[Data excerpts]
★ ★ ★

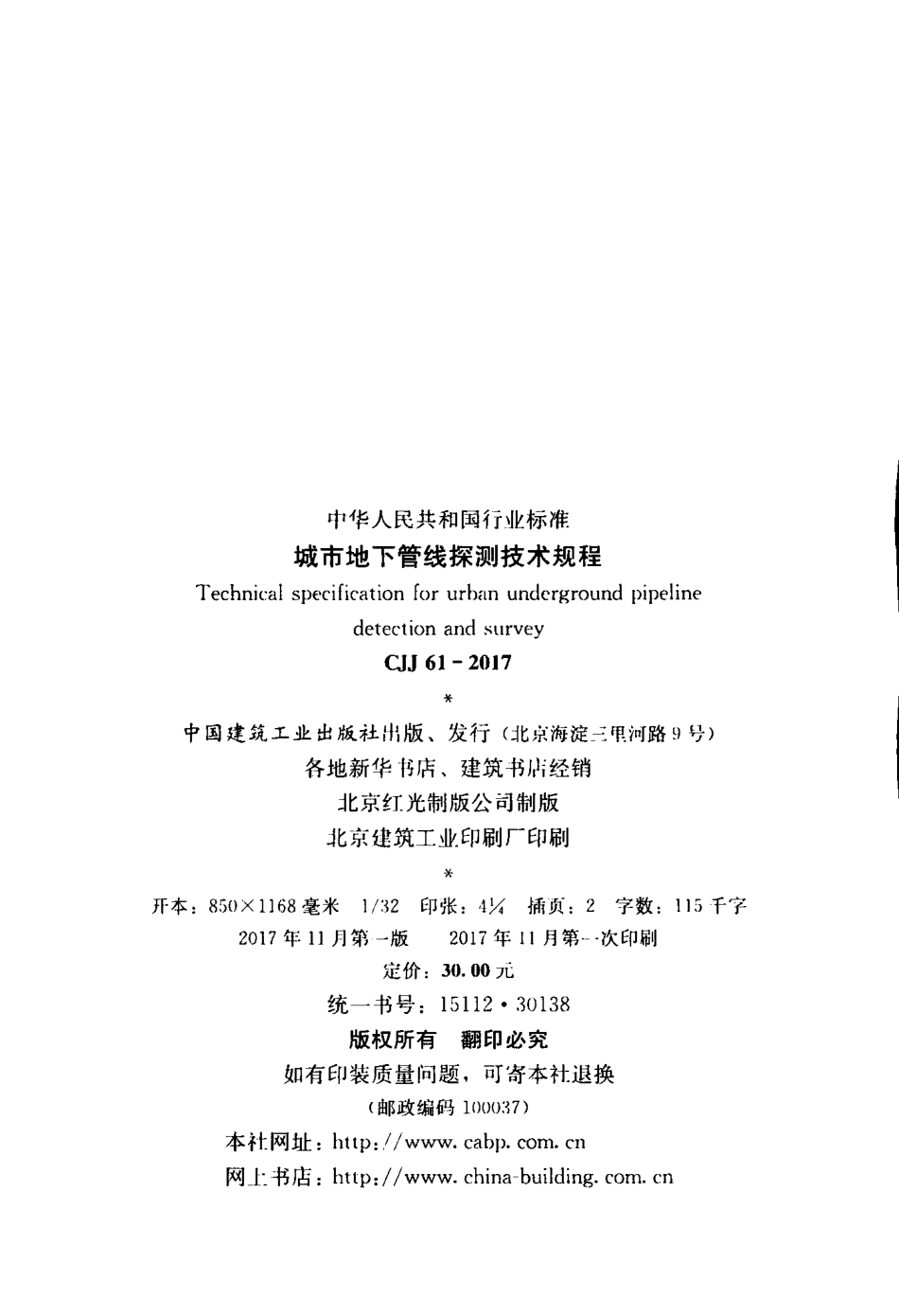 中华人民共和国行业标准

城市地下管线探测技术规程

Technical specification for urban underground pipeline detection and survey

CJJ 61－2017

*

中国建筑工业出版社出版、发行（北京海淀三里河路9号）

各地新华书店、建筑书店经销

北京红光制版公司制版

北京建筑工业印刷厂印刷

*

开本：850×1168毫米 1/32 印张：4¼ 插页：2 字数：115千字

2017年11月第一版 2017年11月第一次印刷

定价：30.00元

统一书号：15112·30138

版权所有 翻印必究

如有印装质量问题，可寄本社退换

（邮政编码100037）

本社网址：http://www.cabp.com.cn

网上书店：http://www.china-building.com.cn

★ ★ ★

**Work item**
Print exactly the stretch of lines beginning with the one that holds "统一书号：15112·30138" and ending at the last line above.

**Your response**
统一书号：15112·30138

版权所有 翻印必究

如有印装质量问题，可寄本社退换

（邮政编码100037）

本社网址：http://www.cabp.com.cn

网上书店：http://www.china-building.com.cn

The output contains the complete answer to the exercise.